Beginning at the line with "From the camera, how", output each line to the end of the listing below exactly, please.

***** Data extract *****

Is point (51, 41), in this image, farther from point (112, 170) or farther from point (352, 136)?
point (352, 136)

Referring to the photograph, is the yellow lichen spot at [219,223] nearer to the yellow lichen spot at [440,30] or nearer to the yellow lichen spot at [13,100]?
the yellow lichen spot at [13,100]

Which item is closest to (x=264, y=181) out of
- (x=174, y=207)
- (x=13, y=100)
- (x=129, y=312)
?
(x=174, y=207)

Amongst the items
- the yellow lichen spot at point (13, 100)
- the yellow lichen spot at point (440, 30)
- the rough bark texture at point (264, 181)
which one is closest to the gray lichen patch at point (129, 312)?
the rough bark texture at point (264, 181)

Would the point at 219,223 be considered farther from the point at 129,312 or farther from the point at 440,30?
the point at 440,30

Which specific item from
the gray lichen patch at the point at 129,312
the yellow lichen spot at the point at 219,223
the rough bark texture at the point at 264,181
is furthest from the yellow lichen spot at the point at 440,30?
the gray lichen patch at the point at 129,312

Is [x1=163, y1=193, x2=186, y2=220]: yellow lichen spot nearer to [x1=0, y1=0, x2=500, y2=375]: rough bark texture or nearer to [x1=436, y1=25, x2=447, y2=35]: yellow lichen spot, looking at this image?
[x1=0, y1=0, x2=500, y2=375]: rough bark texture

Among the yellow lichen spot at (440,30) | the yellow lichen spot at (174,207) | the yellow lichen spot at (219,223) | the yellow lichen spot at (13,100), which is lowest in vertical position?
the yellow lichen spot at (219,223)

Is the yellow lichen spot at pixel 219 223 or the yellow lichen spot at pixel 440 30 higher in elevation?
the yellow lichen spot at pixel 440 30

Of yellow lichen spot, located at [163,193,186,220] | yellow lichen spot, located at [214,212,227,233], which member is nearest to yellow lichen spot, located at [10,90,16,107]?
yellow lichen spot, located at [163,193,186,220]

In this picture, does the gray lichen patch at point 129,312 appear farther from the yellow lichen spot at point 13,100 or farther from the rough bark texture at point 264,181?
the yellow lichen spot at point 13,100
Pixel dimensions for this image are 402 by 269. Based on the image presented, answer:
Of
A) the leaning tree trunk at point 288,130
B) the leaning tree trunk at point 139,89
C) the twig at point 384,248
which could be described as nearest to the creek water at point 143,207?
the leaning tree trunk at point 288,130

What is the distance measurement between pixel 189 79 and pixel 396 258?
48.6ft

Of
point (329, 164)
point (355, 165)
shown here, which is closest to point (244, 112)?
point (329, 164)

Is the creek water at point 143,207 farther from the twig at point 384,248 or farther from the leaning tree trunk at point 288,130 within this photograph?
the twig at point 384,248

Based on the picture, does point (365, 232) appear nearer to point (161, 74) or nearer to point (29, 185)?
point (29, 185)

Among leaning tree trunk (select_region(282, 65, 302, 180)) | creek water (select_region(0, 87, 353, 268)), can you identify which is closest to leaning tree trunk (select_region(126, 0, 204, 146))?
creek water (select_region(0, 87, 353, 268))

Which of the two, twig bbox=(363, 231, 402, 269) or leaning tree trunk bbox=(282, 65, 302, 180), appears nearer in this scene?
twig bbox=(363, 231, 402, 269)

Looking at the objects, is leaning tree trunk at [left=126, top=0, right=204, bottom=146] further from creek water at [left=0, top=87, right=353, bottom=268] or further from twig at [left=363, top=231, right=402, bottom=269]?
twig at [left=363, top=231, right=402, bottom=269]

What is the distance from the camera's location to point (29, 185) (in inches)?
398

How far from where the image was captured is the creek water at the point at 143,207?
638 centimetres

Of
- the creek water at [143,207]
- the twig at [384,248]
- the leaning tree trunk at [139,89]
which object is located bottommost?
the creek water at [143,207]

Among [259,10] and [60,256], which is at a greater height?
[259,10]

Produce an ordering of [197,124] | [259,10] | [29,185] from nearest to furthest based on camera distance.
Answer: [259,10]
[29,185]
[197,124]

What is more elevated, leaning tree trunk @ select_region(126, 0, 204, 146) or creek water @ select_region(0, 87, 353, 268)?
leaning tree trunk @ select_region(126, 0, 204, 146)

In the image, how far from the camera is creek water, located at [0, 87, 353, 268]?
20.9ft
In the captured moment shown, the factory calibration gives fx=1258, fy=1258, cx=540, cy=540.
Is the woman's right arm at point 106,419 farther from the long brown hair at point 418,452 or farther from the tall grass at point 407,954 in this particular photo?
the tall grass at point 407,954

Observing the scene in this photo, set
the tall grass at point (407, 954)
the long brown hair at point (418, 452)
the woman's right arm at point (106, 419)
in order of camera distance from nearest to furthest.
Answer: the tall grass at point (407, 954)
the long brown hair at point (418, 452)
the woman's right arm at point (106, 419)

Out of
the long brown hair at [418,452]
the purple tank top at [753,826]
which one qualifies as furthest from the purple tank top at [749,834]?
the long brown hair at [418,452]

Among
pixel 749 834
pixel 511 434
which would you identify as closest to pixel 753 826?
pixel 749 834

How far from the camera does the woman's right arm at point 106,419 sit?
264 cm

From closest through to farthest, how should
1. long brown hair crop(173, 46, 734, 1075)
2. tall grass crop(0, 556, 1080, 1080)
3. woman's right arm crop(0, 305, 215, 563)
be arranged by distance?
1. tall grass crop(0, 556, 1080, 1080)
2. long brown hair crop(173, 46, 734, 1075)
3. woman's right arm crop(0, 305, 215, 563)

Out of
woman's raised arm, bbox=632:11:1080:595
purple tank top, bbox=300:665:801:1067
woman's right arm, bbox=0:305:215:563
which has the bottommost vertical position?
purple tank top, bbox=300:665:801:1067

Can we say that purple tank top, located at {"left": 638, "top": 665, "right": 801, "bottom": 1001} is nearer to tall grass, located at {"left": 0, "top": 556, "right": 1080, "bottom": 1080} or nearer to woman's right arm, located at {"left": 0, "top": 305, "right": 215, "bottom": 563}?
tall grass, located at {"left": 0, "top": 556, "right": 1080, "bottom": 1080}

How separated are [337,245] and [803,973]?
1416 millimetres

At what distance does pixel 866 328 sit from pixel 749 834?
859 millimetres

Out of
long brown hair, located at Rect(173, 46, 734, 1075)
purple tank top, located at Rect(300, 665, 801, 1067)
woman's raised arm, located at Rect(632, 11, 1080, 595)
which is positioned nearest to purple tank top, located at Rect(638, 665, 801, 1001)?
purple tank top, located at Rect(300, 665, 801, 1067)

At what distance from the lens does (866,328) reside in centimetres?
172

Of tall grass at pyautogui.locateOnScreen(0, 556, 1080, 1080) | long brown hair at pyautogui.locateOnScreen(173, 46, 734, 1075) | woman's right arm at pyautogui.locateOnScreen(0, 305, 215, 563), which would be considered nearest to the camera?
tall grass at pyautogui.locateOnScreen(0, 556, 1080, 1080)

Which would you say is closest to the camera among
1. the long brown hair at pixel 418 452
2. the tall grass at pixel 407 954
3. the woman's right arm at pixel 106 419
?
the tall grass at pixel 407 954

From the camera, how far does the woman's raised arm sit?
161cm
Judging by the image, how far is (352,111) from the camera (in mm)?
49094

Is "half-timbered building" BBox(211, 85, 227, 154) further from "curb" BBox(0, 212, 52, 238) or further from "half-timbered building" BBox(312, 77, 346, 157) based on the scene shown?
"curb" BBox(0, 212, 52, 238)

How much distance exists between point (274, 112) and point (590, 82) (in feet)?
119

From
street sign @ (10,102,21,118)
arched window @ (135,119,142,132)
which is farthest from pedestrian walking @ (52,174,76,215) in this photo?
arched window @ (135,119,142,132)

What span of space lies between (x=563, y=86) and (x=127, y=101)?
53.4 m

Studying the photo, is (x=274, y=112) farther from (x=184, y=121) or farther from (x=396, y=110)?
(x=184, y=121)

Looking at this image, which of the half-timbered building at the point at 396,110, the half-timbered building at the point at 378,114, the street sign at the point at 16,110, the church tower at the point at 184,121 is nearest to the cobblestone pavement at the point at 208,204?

*****

- Solved problem -
From the camera, how far does the woman's raised arm sit?
161cm
Judging by the image, how far is (352,111) from the camera (in mm)?
49094

Is "half-timbered building" BBox(211, 85, 227, 154) further from "curb" BBox(0, 212, 52, 238) or further from "half-timbered building" BBox(312, 77, 346, 157) based on the scene shown?
"curb" BBox(0, 212, 52, 238)

How much distance exists between point (274, 112) and point (590, 82) (in feet)?
119

From
street sign @ (10,102,21,118)
arched window @ (135,119,142,132)
which is farthest from pedestrian walking @ (52,174,76,215) in this photo?
arched window @ (135,119,142,132)

What span of space lies between (x=563, y=86) and (x=127, y=101)?
53.4 m

Studying the photo, is (x=274, y=112) farther from (x=184, y=121) or farther from (x=396, y=110)?
(x=184, y=121)

Looking at this image, which of the half-timbered building at the point at 396,110, the half-timbered building at the point at 378,114, the street sign at the point at 16,110, the church tower at the point at 184,121 is nearest to the cobblestone pavement at the point at 208,204?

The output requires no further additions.